An amendment to the Juvenile Justice Act (JJA) has been introduced, where the juveniles in the age range of 16-18 years shall be treated as adults in prosecuting them for heinous crimes. In the cases of Delhi gang rape and Shakti Mills gang rape, juveniles in the age group of 16-18 years were involved in committing the crime and this became the reason why such an amendment to the JJA is being mooted. Before venturing into the merits (or de-merits) of such an amendment, let us take a closer look at the purpose of JJA itself.
The JJA deals with the children (below 18 years of age) in conflict with the law. Its agenda is not to treat such children as adults and instead provide them assistance to integrate them back into the society and protect them from being tagged as “life long criminals”. This is just since their maturity levels are not high, which is why this treatment is also endorsed by UNICEF and other such international conventions.
The proposed amendment to the JJA, which tries to create a new category of 16-18 years old who shall be treated as adults in cases of heinous crimes, is however a back step. The public outrage in the Delhi gang rape and Shakti Mills rape cases against the juveniles who committed the rape is understandable. But serious changes to the laws cannot be made on such cases alone. It needs a scientific study of the cases where the juveniles have committed such heinous crimes. Some time ago, there was an interesting survey done by “The Hindu” about juveniles involved in cases of rape, based on the data of National Crime Records Bureau. It has been found that the proportion of juveniles committing such crimes is minuscule (about 1.2%). And even in such a small portion of the cases, most of them deal with the cases of juvenile elopements, where the parents of an under-18 girl file the cases of rape and abduction against an under 18 boy, whom the girl eloped with. And in the remaining portion where the juveniles did commit the heinous crime (like Delhi gang rape case and Shakti Mills gang rape case), the “bad” influence of the adult peers who make them party to these crimes can not be ruled out, although their actions can never be justified.

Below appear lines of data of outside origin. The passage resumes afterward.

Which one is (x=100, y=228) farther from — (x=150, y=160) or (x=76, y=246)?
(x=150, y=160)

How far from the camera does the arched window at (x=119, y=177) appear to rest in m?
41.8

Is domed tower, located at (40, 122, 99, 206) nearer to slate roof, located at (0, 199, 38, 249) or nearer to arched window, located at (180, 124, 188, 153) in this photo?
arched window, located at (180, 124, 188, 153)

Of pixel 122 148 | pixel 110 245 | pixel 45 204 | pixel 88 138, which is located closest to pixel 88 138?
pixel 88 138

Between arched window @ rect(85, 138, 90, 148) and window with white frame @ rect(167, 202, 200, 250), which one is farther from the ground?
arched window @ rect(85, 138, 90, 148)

It is being said that several developed countries like USA and UK already treat their juveniles as adults in cases of heinous crimes. But it will be unfair to compare India’s case with that of the west, because the socio-economic opportunities that Indian children get are much less compared to that of the west. As a result we can not expect the children of India to have the same maturity and educational levels as those of the west. In that sense, our society should be blamed to some extent for not being able to foment strong ethical and moral values in our children. Also, there is no scientific evidence that such treatment did bring down the crime rates in the west.
Of course, under no grounds can the rape committed by anyone, even a juvenile, be justified and pardoned. But the question really is should the juveniles be treated as adults and be subjected to life imprisonment or capital punishment for a crime that they made with a premature mind. On the other hand they must also not be released after a few counselling sessions because they might pose a further threat to the society, as if not properly counselled they may end up committing the same crime again. So what we need is a middle ground. They must be subjected to some form of education and counselling program, with adequate stress on vocational training so that they are released back into the society only as reformed persons. It may be more appropriate to consider constituting a committee of sociologists, criminal psychologists and legal experts to make proper recommendations on dealing with juveniles committing heinous crimes. The costs involved in this exercise are completely justified as it is the duty of the society and the state to take adequate care of its children.